Profiling and Benchmarking

Enable Profiling

Dedalus includes built-in profiling:
# Build solver with profiling enabled
solver = problem.build_solver(d3.RK222)
solver.profile_setup = True

# Run simulation...

# Print profiling statistics
solver.log_stats()
Or enable via configuration:
from dedalus.tools.config import config
config['profiling']['PROFILE_DEFAULT'] = 'True'

Benchmark Different Configurations

1
Run short test simulations
2
Test 100-1000 iterations with different mesh configurations
3
Measure iterations per second
4
import time

start_time = time.time()
for i in range(1000):
    dt = CFL.compute_timestep()
    solver.step(dt)
end_time = time.time()

if dist.comm.rank == 0:
    print(f"Iterations/sec: {1000/(end_time-start_time):.2f}")
5
Compare strong scaling
6
Test 64, 128, 256 processes for the same problem size
7
Check memory usage
8
import resource
mem = resource.getrusage(resource.RUSAGE_SELF).ru_maxrss
print(f"Rank {dist.comm.rank}: {mem/1024:.1f} MB")

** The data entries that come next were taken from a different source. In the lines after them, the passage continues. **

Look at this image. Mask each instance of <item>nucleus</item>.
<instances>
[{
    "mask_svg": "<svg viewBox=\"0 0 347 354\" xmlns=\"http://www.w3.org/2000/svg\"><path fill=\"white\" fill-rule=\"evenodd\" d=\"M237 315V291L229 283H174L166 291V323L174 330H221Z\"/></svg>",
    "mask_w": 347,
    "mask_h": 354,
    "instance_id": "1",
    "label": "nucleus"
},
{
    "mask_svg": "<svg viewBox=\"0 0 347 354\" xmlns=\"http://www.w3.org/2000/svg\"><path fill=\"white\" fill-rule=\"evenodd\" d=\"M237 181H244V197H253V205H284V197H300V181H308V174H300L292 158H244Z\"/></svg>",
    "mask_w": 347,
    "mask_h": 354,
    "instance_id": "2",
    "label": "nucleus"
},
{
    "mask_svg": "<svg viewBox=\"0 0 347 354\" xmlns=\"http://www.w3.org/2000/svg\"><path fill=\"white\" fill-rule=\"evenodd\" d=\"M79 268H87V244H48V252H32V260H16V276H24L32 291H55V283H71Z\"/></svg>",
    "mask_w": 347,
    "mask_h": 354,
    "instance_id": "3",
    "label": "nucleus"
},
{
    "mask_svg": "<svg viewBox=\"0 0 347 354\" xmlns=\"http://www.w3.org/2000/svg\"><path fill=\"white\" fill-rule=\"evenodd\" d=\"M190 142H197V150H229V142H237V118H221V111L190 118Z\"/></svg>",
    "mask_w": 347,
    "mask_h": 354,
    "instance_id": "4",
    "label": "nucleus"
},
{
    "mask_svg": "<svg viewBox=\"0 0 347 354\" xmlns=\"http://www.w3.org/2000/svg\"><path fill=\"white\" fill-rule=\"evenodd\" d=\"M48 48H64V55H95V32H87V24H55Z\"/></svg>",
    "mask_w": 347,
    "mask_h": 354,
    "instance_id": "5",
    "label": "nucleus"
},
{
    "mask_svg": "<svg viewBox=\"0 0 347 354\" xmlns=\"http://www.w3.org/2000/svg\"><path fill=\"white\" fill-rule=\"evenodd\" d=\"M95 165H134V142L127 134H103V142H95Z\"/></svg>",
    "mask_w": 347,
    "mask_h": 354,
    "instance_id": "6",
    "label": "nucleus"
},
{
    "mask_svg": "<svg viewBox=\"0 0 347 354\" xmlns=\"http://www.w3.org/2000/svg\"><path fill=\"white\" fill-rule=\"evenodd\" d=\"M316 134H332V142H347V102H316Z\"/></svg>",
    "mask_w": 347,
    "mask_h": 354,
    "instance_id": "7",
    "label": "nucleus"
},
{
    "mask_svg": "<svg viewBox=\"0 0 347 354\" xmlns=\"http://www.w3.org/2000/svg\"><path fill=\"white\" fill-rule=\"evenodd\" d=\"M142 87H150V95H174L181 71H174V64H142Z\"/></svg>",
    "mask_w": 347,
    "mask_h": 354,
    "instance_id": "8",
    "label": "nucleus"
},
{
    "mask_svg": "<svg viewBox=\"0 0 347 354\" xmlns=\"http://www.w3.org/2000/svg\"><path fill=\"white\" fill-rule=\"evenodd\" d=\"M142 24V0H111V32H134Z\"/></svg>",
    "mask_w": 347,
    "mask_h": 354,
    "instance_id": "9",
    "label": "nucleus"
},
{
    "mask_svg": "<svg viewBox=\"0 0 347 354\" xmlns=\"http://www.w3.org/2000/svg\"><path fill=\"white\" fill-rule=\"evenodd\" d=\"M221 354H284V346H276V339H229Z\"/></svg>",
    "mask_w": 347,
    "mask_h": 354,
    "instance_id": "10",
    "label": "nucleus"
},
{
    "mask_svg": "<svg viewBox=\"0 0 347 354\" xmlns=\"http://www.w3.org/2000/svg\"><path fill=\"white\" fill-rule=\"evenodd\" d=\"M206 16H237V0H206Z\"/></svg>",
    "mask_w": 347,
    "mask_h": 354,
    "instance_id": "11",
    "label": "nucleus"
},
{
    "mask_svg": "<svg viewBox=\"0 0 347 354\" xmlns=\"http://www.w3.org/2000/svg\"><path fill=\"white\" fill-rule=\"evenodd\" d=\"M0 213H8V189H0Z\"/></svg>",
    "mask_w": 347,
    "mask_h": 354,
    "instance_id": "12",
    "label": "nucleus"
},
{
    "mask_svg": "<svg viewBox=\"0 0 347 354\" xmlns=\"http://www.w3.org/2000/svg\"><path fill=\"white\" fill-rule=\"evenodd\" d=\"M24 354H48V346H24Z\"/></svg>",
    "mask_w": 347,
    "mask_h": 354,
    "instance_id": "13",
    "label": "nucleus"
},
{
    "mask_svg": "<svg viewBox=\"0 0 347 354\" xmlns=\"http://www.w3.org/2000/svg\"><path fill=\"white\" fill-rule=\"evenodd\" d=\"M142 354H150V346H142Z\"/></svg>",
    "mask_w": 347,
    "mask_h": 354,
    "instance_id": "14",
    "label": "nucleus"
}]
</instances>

Quick Performance Checklist

  • OMP_NUM_THREADS=1 is set
  • NUMEXPR_MAX_THREADS=1 is set
  • Using FFTW (not scipy) for transforms
  • MPI library properly configured
  • Basis sizes are powers of 2 or 2^n × 3^m
  • Using 2D mesh for 3D problems with many cores
  • Mesh is isotropic (e.g., [8,8] not [64,1])
  • No empty cores (mesh not too large)
  • Good load balancing (basis sizes divisible by mesh)
  • Minimized number of problem variables
  • Using substitutions instead of first-order reductions
  • LHS NCCs are smooth (not discontinuous)
  • Rational functions cleared (no denominators)
  • NCC cutoff parameters tuned if needed
  • CFL threshold > 0 to prevent unnecessary timestep changes
  • Appropriate timestepper chosen (RK222 is good default)
  • Not changing timestep every iteration

Configuration File Settings

Optimize settings in your dedalus.cfg:
[transforms]
DEFAULT_LIBRARY = fftw  # Use FFTW, not scipy
GROUP_TRANSFORMS = False

[transforms-fftw]
PLANNING_RIGOR = measure  # Balance planning time and performance

[parallelism]
TRANSPOSE_LIBRARY = fftw
SYNC_TRANSPOSES = False
GROUP_TRANSPOSES = True

[memory]
STORE_OUTPUTS = True
STORE_LAST_DEFAULT = True

[matrix construction]
STORE_EXPANDED_MATRICES = False  # Set True to trade memory for speed
See Configuration for details on all options.